*Available data*.
• • • • •
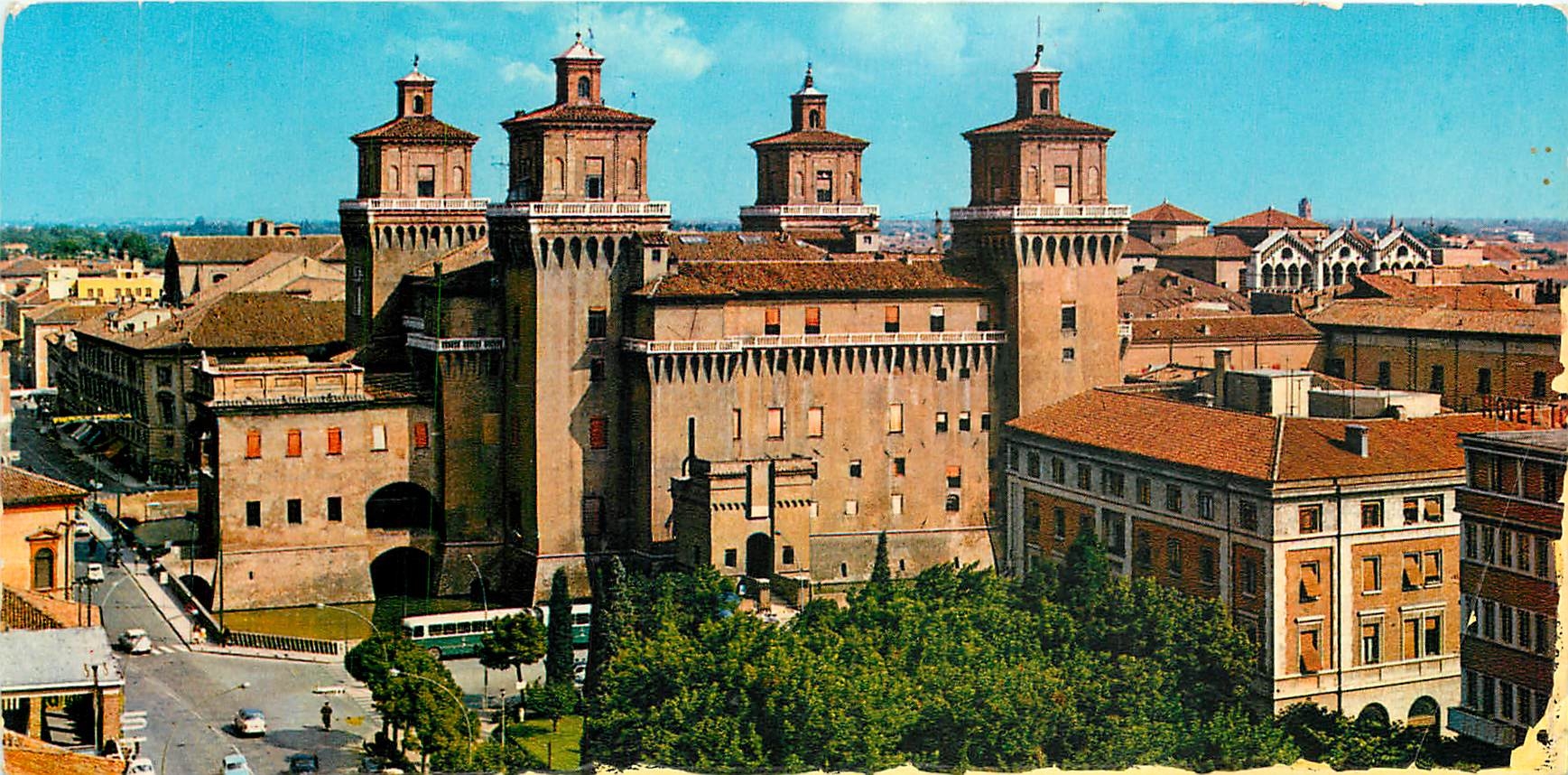 CPA Ferrara Chateau Estense et Jardin Cavour 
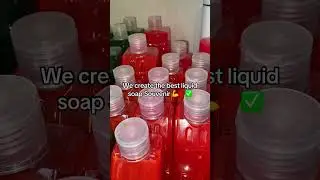 Contact us for the best quality liquid soap on WhatsApp 08139380936
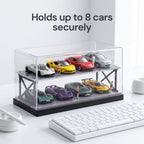 Double-Layer Display Case for 1:64 Diecast Car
• • • • •
*Directions for this task*. Repeat the line containing "Contact us for" and every line after it up to the end of the material above, exactly as they stand, minus the pictures.

*Result*.
 Contact us for the best quality liquid soap on WhatsApp 08139380936
 Double-Layer Display Case for 1:64 Diecast Car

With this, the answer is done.